Update the records below by replacing "yellow bib" with "training vest" and leaving everything else unchanged. Omit the pictures from your answer.

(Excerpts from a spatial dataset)
###
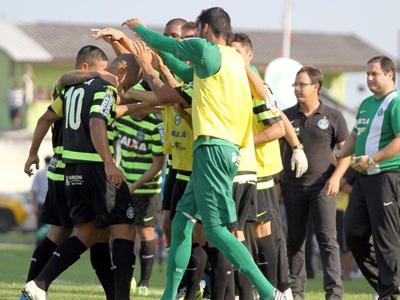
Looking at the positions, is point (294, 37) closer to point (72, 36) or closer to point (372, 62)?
point (72, 36)

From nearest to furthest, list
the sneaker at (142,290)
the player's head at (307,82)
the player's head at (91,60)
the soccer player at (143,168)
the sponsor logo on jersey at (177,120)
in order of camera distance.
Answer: the player's head at (91,60), the sponsor logo on jersey at (177,120), the player's head at (307,82), the sneaker at (142,290), the soccer player at (143,168)

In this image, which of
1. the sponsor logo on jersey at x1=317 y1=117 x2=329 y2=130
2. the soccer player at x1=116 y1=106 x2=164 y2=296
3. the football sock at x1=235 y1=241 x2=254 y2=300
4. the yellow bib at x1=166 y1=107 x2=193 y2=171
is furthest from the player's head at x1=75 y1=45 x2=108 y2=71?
###
(Exercise answer)
Looking at the positions, is point (294, 37) closer to point (72, 36) or closer to point (372, 62)?
point (72, 36)

From nearest to furthest, list
the sneaker at (142,290)
the player's head at (307,82)
the player's head at (91,60)
the soccer player at (143,168)
the sponsor logo on jersey at (177,120)
in order of camera distance.
Answer: the player's head at (91,60), the sponsor logo on jersey at (177,120), the player's head at (307,82), the sneaker at (142,290), the soccer player at (143,168)

In this image, which of
1. the sponsor logo on jersey at x1=317 y1=117 x2=329 y2=130
2. the soccer player at x1=116 y1=106 x2=164 y2=296
3. the football sock at x1=235 y1=241 x2=254 y2=300
4. the training vest at x1=166 y1=107 x2=193 y2=171
is furthest from the player's head at x1=75 y1=45 x2=108 y2=71?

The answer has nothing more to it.